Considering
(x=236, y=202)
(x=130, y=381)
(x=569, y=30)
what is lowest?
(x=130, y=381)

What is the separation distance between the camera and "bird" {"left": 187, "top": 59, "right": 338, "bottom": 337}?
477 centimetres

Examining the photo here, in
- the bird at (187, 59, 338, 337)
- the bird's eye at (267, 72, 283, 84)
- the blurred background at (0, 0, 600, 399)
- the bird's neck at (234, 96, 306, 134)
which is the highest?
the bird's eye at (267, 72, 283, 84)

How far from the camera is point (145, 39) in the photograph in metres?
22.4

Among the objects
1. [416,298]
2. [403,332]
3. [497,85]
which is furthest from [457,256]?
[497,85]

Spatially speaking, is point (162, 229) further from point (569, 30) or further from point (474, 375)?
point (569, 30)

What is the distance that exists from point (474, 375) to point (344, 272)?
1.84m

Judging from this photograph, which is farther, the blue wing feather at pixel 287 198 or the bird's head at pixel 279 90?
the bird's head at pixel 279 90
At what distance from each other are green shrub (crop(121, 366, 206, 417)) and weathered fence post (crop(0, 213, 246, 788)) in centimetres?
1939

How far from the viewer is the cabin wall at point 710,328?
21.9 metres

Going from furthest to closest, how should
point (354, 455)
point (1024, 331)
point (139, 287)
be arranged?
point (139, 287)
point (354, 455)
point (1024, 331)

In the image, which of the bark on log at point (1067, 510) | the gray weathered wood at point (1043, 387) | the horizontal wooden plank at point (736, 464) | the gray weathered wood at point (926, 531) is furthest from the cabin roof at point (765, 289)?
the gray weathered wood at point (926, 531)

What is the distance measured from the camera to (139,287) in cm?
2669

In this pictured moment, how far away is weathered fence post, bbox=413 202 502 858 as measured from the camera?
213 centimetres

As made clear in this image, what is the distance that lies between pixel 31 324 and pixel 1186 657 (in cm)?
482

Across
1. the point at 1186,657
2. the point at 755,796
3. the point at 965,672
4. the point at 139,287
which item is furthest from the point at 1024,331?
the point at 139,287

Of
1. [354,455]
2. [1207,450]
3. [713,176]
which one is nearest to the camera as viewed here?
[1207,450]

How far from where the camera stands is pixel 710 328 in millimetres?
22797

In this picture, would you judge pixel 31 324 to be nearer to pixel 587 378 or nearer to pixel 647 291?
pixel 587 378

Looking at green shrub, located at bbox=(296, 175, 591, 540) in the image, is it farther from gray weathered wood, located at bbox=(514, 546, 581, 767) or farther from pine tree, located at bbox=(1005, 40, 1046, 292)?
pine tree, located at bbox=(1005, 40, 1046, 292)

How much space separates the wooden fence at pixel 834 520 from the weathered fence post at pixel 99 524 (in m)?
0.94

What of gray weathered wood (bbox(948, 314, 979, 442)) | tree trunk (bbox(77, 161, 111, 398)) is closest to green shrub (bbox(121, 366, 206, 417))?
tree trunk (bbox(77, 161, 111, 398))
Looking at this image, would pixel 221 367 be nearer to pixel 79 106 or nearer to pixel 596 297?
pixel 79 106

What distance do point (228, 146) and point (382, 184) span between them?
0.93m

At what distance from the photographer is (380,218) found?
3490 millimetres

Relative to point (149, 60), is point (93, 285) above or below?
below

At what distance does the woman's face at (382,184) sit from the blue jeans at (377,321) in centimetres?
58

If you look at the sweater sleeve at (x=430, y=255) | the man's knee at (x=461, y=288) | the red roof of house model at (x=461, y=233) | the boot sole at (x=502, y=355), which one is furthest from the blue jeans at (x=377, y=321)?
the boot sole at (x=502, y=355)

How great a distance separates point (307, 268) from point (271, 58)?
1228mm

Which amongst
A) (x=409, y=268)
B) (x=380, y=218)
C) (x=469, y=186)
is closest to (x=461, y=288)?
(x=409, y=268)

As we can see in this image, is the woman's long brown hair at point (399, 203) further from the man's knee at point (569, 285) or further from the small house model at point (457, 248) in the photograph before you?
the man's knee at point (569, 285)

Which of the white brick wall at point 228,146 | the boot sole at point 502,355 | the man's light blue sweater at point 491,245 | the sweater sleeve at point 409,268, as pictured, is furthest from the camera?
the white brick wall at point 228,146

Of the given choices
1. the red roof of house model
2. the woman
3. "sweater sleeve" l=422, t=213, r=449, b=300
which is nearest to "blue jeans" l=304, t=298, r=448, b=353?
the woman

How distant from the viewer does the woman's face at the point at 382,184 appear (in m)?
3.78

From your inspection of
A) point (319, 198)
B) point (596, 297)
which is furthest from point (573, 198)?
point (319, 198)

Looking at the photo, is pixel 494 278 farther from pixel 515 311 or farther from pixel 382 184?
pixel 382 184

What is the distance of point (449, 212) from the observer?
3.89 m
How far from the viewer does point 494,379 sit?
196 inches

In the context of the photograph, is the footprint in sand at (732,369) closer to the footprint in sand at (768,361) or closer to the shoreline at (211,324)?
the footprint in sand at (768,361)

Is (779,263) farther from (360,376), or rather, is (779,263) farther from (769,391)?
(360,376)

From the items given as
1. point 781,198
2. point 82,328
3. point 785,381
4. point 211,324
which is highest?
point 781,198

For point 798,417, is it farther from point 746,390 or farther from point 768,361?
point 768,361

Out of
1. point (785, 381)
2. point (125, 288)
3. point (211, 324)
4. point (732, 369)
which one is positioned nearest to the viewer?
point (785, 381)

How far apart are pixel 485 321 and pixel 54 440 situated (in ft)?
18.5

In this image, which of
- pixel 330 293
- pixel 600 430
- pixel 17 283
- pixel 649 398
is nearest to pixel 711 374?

Task brief
Nothing but the lines from the one with "Is (779,263) farther from (360,376), or" through the end of the data above should be repeated, each exactly as it stands.

The reply
Is (779,263) farther from (360,376), or rather, is (779,263) farther from (769,391)?
(360,376)

From the items given as
1. point 781,198
2. point 82,328
3. point 785,381
4. point 211,324
which is highest?
point 781,198

For point 798,417, is it farther from point 746,390 or farther from point 768,361?
point 768,361

Out of
1. point (785, 381)
2. point (125, 288)
3. point (211, 324)
4. point (732, 369)
which one is positioned nearest to the viewer?
point (785, 381)

How far apart are pixel 485 321 and pixel 54 440 situated (in ft)?
18.5

In this image, which of
- pixel 330 293
- pixel 600 430
- pixel 17 283
- pixel 649 398
is nearest to pixel 711 374?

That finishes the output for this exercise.